Twelve of these research institutions belonged entirely to Stanford.
In their second year, outstanding students entered various labs to participate in actual research projects.
The institutes studying quantum electronics, semiconductor lasers, astrophysics, biological sciences, and chemistry were all irrelevant to Bella. Of the twelve institutions, only the Stanford Humanities Center had suitable projects.
Stanford had plenty of STEM students, but humanities students existed too. Science majors competed for spots in those eleven institutions, while remaining humanities students fought tooth and nail for the single Humanities Center.
Despite Bella's fame, looks, and money, it still took considerable effort to squeeze into the Humanities Center.
The center officially employed only thirty-five researchers. Every single one was a professor, a leading figure in their respective field. You couldn't even meet them normally.
Project research followed the same pattern worldwide. Big shots proposed projects, convinced schools and wealthy donors to fund them, then split them into smaller projects for subordinates. Those subordinates further divided and delegated tasks downward.
Bottom-tier researchers might work for years without knowing which big shot's project their topic belonged to. As long as the paycheck came, that was enough.
The big shots took the lion's share. Bottom-tier workers sometimes didn't even get table scraps.
Bella definitely wouldn't do grunt work. Princess of the Isu? You kidding me? Someone who could blow up the White House on a whim! Doing menial labor for you?
She displayed photos of herself with the President and Tony Stark on her desk. Prominently displayed, meant for everyone to see. See that? I hobnob with these people!
After she easily resolved a minor issue at the California state government level, she finally earned the project team's attention.
The big shot still didn't make an appearance. She only knew it was a professor from Kyoto University named Serize, currently collaborating with Stanford.
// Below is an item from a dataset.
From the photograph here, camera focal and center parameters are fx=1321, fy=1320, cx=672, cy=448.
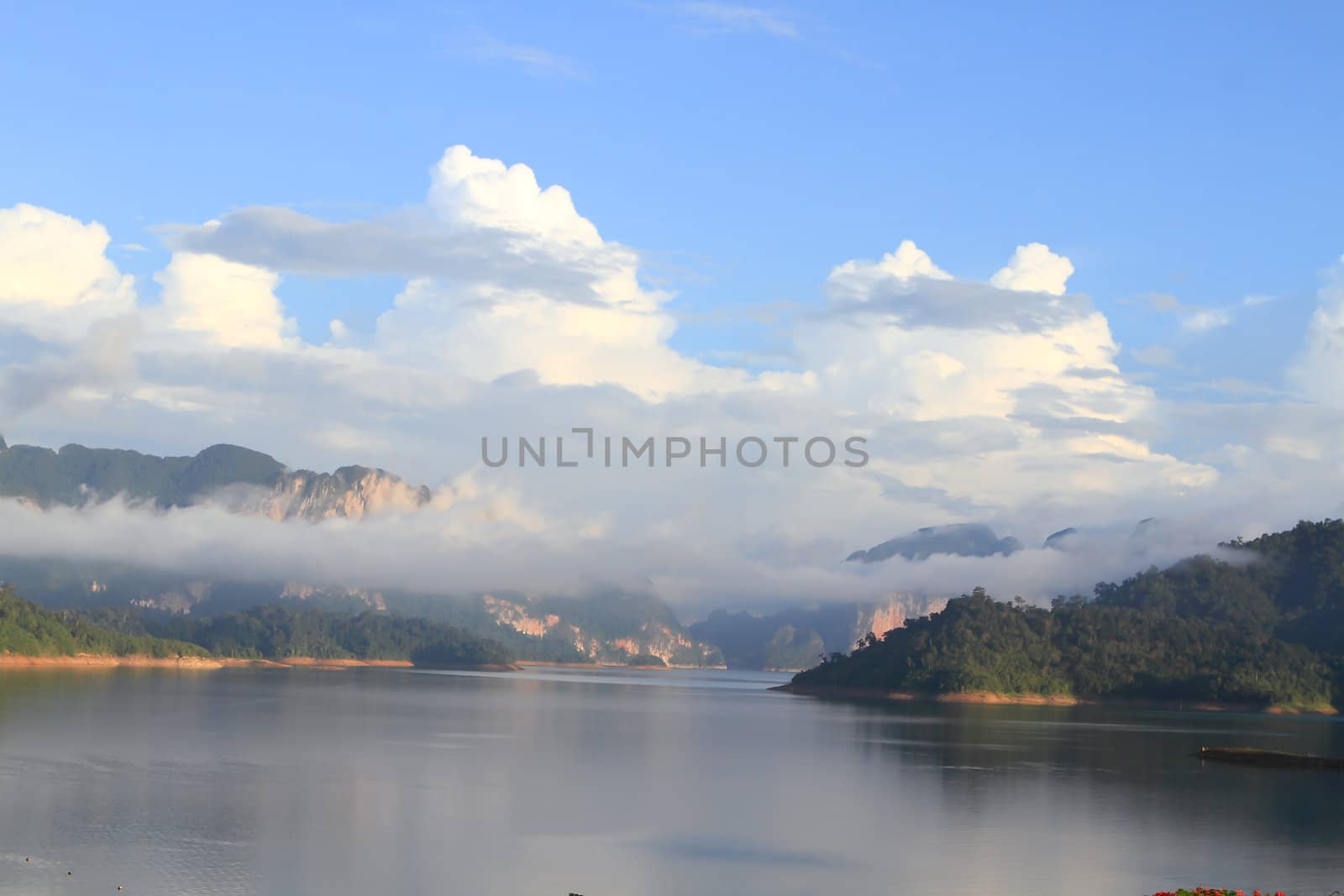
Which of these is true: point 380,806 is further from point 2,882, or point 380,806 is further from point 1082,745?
point 1082,745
Japan's scientific community was quite mystical. You had people like Shinichi Mochizuki, who produced incomprehensibly arcane cosmic theories claiming to solve the ABC conjecture. You also had many down-to-earth research workers.
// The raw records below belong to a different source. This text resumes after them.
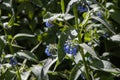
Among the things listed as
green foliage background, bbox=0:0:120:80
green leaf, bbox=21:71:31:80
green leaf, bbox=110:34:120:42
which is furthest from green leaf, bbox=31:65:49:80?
green leaf, bbox=110:34:120:42

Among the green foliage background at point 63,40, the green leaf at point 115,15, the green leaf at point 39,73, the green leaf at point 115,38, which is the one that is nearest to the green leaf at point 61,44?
the green foliage background at point 63,40

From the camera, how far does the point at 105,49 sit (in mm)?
3680

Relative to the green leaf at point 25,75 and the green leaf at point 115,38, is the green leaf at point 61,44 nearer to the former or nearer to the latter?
the green leaf at point 25,75

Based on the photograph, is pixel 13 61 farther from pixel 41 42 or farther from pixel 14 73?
pixel 41 42

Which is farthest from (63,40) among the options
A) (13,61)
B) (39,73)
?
(13,61)

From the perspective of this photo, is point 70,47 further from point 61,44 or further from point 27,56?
point 27,56

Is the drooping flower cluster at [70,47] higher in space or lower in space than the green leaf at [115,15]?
higher

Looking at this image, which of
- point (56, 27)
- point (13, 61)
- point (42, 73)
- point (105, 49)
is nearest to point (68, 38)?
point (42, 73)

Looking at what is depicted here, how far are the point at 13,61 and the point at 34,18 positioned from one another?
5.28 feet

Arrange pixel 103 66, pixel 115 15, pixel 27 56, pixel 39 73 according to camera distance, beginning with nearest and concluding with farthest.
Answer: pixel 103 66 → pixel 39 73 → pixel 27 56 → pixel 115 15

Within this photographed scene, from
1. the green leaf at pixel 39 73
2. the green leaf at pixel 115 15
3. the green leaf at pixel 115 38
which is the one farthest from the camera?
the green leaf at pixel 115 15

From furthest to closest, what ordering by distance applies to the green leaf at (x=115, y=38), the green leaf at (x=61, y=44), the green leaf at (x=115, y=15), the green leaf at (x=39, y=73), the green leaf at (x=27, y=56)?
the green leaf at (x=115, y=15) → the green leaf at (x=115, y=38) → the green leaf at (x=27, y=56) → the green leaf at (x=39, y=73) → the green leaf at (x=61, y=44)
Apparently, this Professor Serize was very down-to-earth. He'd frequently go to rural fields for surveys. Who knew what he was looking for...
What the professor searched for had nothing to do with Bella. Her impressive performance had already attracted some attention.
One of Professor Serize's doctoral students chatted with her briefly, then separated her out to independently handle part of the research.
Bella was fairly satisfied. Though the funding she received wasn't much, having autonomy meant not being so passive.
Her assigned topic was West Coast small-town culture. The research scope was pretty vague. That Professor Serize wanted to know specifically how these small towns along America's western coast had changed in recent years.